→ **What you should do**
Rewrite the rows from the line with "Which one out" to the end of the rows, swapping "photographer" for "camera" and leaving everything else unchanged.
--- START OF The data ---
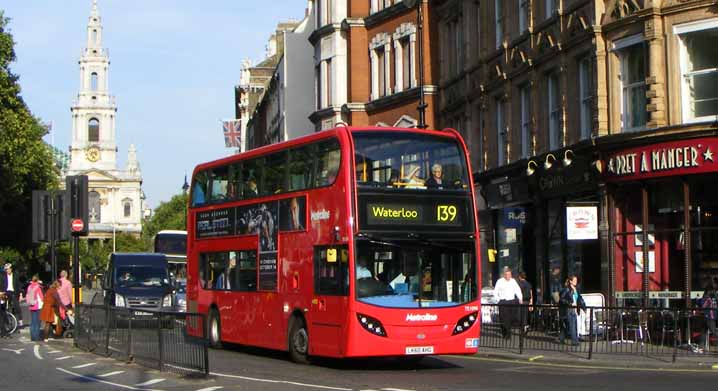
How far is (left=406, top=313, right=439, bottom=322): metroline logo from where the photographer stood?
63.8 ft

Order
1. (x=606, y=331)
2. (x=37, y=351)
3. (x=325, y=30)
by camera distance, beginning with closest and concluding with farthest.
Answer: (x=606, y=331), (x=37, y=351), (x=325, y=30)

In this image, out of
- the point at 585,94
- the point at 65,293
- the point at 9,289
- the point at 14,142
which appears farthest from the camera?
the point at 14,142

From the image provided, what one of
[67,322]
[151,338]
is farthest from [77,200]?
[151,338]

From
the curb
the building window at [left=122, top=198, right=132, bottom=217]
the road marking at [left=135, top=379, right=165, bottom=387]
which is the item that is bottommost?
the curb

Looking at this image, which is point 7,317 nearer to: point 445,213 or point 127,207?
point 445,213

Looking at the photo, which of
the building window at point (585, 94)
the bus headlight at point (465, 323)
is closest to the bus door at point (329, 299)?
the bus headlight at point (465, 323)

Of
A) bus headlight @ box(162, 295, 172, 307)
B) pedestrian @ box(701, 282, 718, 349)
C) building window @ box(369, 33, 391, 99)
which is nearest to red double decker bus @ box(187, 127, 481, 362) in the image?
pedestrian @ box(701, 282, 718, 349)

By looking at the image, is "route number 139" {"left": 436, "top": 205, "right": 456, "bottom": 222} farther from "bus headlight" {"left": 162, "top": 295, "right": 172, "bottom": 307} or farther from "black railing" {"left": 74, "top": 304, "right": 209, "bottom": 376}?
"bus headlight" {"left": 162, "top": 295, "right": 172, "bottom": 307}

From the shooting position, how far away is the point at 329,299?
20.0 m

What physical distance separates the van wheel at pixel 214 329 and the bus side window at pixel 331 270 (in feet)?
17.6

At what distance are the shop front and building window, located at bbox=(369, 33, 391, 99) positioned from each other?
19.3 metres

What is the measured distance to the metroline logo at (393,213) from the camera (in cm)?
1944

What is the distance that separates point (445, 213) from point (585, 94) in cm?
1021

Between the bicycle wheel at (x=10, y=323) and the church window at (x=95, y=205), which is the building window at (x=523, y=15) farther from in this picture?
the church window at (x=95, y=205)
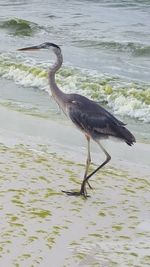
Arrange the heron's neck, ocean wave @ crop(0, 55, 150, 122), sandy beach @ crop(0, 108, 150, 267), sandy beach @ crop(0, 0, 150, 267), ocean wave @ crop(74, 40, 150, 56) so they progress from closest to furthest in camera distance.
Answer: sandy beach @ crop(0, 108, 150, 267) < sandy beach @ crop(0, 0, 150, 267) < the heron's neck < ocean wave @ crop(0, 55, 150, 122) < ocean wave @ crop(74, 40, 150, 56)

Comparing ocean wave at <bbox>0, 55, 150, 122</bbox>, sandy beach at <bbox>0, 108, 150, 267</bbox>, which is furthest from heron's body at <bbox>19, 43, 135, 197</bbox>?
ocean wave at <bbox>0, 55, 150, 122</bbox>

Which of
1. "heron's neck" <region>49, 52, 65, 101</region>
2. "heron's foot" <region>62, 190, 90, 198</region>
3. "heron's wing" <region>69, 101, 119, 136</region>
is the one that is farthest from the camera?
"heron's neck" <region>49, 52, 65, 101</region>

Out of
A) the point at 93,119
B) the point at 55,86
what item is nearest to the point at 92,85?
the point at 55,86

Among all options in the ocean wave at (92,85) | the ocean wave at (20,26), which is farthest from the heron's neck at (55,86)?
the ocean wave at (20,26)

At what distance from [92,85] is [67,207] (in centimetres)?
729

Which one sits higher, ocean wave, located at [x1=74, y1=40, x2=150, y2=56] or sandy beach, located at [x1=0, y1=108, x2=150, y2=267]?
sandy beach, located at [x1=0, y1=108, x2=150, y2=267]

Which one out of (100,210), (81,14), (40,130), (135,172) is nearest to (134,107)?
(40,130)

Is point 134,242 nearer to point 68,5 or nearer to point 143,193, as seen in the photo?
point 143,193

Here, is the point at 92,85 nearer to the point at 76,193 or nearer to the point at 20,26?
the point at 76,193

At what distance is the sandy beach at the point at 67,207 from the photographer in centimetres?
503

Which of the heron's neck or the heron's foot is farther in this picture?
the heron's neck

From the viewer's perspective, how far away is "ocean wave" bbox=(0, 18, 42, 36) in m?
21.2

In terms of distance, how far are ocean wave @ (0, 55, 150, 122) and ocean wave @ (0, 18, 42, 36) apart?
5.66 m

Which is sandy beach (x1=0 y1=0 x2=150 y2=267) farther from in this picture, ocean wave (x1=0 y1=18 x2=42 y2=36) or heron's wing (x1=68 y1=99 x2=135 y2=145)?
ocean wave (x1=0 y1=18 x2=42 y2=36)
--- END OF The data ---
→ **Result for this task**
Which one out of (100,210), (81,14), (40,130), (135,172) is nearest to (134,107)?
(40,130)

Is point 134,242 nearer to point 68,5 or nearer to point 143,193, as seen in the photo?
point 143,193

Here, is the point at 92,85 nearer to the point at 76,193 or nearer to the point at 20,26?
the point at 76,193

At what distance is the sandy beach at the point at 67,207 from the camera in centimetres?
503

Which of the heron's neck or the heron's foot is farther in this picture?
the heron's neck

From the viewer's perspective, how far away is "ocean wave" bbox=(0, 18, 42, 36) in m?
21.2

In terms of distance, how far are ocean wave @ (0, 55, 150, 122) and ocean wave @ (0, 18, 42, 36) apart?
5.66 m

Which is sandy beach (x1=0 y1=0 x2=150 y2=267) farther from in this picture, ocean wave (x1=0 y1=18 x2=42 y2=36) or heron's wing (x1=68 y1=99 x2=135 y2=145)?
ocean wave (x1=0 y1=18 x2=42 y2=36)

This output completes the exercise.